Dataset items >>
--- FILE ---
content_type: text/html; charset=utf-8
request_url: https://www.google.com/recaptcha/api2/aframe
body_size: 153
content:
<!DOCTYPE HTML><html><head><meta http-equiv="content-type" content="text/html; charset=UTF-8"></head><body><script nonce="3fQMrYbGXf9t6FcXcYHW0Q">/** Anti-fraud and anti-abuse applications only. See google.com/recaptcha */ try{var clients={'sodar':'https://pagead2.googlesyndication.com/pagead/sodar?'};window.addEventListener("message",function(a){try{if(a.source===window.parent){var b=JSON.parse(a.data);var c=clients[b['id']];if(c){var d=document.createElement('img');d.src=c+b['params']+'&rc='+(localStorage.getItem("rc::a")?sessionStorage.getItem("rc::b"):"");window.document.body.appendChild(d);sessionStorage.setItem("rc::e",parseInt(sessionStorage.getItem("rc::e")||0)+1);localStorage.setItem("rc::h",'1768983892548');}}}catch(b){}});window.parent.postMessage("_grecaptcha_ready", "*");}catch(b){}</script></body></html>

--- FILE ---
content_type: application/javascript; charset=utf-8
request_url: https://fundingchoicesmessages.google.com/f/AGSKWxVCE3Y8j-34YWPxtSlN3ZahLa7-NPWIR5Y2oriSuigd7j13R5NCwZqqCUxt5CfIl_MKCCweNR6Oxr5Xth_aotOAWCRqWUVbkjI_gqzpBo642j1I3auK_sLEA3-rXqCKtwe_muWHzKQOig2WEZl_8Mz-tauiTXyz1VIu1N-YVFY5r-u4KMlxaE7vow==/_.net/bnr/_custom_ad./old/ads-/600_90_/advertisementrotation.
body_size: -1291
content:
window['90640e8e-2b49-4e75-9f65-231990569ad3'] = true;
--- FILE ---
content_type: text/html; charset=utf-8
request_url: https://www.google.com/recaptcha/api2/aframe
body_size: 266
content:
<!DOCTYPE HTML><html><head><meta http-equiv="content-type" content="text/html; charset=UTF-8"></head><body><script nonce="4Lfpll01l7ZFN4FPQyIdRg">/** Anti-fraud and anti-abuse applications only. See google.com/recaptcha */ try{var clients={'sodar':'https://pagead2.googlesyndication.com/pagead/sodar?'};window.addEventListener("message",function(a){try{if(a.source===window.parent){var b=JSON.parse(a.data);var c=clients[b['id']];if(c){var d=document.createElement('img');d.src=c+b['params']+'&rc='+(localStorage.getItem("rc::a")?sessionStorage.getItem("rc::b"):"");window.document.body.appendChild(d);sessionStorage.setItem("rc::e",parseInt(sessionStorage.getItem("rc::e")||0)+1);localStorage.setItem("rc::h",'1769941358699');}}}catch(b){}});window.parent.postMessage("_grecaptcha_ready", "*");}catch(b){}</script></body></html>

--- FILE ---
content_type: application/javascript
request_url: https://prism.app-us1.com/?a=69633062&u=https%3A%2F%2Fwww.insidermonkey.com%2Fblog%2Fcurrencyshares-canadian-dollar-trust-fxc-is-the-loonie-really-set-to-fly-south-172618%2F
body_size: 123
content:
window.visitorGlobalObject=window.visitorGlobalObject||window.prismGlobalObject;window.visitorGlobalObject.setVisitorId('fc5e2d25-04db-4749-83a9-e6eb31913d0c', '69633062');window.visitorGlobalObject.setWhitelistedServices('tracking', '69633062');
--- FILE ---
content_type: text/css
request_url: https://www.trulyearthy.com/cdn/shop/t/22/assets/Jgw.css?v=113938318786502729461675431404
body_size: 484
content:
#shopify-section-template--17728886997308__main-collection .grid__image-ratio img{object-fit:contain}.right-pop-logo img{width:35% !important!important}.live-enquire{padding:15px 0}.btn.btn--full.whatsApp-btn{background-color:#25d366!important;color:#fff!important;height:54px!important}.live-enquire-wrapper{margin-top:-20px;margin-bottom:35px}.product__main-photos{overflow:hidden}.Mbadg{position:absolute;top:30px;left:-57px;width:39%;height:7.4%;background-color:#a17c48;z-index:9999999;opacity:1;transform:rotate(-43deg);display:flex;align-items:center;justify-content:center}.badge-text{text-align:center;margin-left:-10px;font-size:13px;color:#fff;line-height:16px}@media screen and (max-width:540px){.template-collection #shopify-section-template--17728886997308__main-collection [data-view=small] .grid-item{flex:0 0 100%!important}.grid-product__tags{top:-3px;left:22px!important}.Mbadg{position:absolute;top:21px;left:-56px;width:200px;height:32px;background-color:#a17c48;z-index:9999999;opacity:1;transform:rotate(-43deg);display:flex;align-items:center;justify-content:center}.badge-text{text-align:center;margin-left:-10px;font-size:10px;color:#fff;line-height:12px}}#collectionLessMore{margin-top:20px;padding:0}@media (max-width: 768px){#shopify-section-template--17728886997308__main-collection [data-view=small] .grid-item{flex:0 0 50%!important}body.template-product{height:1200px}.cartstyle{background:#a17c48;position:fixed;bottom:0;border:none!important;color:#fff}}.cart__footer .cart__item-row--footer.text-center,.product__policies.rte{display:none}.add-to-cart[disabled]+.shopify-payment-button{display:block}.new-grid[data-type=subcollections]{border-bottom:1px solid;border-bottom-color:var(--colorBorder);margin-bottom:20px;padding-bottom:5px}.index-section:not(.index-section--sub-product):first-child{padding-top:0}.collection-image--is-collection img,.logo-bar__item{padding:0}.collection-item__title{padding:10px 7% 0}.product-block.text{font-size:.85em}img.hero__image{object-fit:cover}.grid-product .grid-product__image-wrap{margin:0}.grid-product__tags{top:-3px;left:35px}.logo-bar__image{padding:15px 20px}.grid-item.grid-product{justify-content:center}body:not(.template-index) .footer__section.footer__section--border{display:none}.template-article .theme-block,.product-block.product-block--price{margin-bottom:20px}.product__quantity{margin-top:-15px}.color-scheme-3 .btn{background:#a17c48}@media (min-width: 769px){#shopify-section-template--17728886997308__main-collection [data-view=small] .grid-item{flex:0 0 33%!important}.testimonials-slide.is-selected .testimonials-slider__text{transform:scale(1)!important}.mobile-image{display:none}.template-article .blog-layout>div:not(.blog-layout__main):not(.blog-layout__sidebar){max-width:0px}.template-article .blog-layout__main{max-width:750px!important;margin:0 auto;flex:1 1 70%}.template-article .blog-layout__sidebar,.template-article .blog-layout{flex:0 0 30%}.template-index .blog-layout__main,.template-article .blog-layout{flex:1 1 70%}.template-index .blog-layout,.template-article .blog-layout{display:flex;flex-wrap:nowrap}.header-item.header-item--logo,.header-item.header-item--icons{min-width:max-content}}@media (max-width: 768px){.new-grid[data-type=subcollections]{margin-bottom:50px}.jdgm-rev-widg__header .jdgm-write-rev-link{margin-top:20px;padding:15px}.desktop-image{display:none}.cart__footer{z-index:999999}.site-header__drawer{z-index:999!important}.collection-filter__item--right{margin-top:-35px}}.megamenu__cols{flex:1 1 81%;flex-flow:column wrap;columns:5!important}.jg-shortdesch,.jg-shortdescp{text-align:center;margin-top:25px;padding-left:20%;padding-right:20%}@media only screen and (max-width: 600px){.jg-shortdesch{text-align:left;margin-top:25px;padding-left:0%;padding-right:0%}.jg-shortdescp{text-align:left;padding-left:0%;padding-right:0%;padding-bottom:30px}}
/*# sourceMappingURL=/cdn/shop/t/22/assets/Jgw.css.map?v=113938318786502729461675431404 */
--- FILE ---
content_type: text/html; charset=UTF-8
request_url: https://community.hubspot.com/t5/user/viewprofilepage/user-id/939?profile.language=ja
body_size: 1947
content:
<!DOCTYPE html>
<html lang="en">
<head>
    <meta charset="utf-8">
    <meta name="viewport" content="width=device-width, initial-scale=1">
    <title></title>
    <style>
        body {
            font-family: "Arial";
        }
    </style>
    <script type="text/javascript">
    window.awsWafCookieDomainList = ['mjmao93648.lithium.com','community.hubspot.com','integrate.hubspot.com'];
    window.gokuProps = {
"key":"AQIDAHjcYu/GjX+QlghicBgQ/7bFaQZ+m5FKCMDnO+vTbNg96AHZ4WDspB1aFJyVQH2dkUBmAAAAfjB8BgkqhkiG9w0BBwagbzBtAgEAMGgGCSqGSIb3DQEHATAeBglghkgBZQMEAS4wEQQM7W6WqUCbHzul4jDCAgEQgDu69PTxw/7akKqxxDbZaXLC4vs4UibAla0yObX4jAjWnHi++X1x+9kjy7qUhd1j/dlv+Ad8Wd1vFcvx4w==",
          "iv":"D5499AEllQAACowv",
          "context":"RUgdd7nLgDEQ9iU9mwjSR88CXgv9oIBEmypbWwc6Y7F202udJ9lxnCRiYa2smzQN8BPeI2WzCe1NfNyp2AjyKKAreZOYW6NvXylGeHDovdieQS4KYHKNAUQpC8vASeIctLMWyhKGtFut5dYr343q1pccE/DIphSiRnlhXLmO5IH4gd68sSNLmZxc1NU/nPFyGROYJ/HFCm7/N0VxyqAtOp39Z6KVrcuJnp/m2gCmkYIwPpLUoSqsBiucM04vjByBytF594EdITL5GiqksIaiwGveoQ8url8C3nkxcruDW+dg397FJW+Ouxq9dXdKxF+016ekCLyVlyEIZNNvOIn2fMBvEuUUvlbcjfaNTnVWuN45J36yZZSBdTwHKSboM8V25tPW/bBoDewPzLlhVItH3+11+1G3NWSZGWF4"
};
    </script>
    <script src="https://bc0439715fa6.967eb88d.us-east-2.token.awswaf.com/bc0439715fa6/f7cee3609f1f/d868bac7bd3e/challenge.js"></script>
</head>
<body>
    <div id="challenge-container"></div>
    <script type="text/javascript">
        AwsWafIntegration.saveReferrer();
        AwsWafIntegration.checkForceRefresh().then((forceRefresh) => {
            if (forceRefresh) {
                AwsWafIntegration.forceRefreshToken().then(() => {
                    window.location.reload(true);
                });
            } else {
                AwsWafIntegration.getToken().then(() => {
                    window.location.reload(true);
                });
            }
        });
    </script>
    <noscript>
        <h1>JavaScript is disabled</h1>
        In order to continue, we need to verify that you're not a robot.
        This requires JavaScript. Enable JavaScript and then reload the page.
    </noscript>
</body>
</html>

Exercise prompt >>
Please reproduce exactly the lines above, beginning with the first and ending with the line that contains "body_size: 266", and include nothing outside that range.

Answer to the exercise >>
--- FILE ---
content_type: text/html; charset=utf-8
request_url: https://www.google.com/recaptcha/api2/aframe
body_size: 153
content:
<!DOCTYPE HTML><html><head><meta http-equiv="content-type" content="text/html; charset=UTF-8"></head><body><script nonce="3fQMrYbGXf9t6FcXcYHW0Q">/** Anti-fraud and anti-abuse applications only. See google.com/recaptcha */ try{var clients={'sodar':'https://pagead2.googlesyndication.com/pagead/sodar?'};window.addEventListener("message",function(a){try{if(a.source===window.parent){var b=JSON.parse(a.data);var c=clients[b['id']];if(c){var d=document.createElement('img');d.src=c+b['params']+'&rc='+(localStorage.getItem("rc::a")?sessionStorage.getItem("rc::b"):"");window.document.body.appendChild(d);sessionStorage.setItem("rc::e",parseInt(sessionStorage.getItem("rc::e")||0)+1);localStorage.setItem("rc::h",'1768983892548');}}}catch(b){}});window.parent.postMessage("_grecaptcha_ready", "*");}catch(b){}</script></body></html>

--- FILE ---
content_type: application/javascript; charset=utf-8
request_url: https://fundingchoicesmessages.google.com/f/AGSKWxVCE3Y8j-34YWPxtSlN3ZahLa7-NPWIR5Y2oriSuigd7j13R5NCwZqqCUxt5CfIl_MKCCweNR6Oxr5Xth_aotOAWCRqWUVbkjI_gqzpBo642j1I3auK_sLEA3-rXqCKtwe_muWHzKQOig2WEZl_8Mz-tauiTXyz1VIu1N-YVFY5r-u4KMlxaE7vow==/_.net/bnr/_custom_ad./old/ads-/600_90_/advertisementrotation.
body_size: -1291
content:
window['90640e8e-2b49-4e75-9f65-231990569ad3'] = true;
--- FILE ---
content_type: text/html; charset=utf-8
request_url: https://www.google.com/recaptcha/api2/aframe
body_size: 266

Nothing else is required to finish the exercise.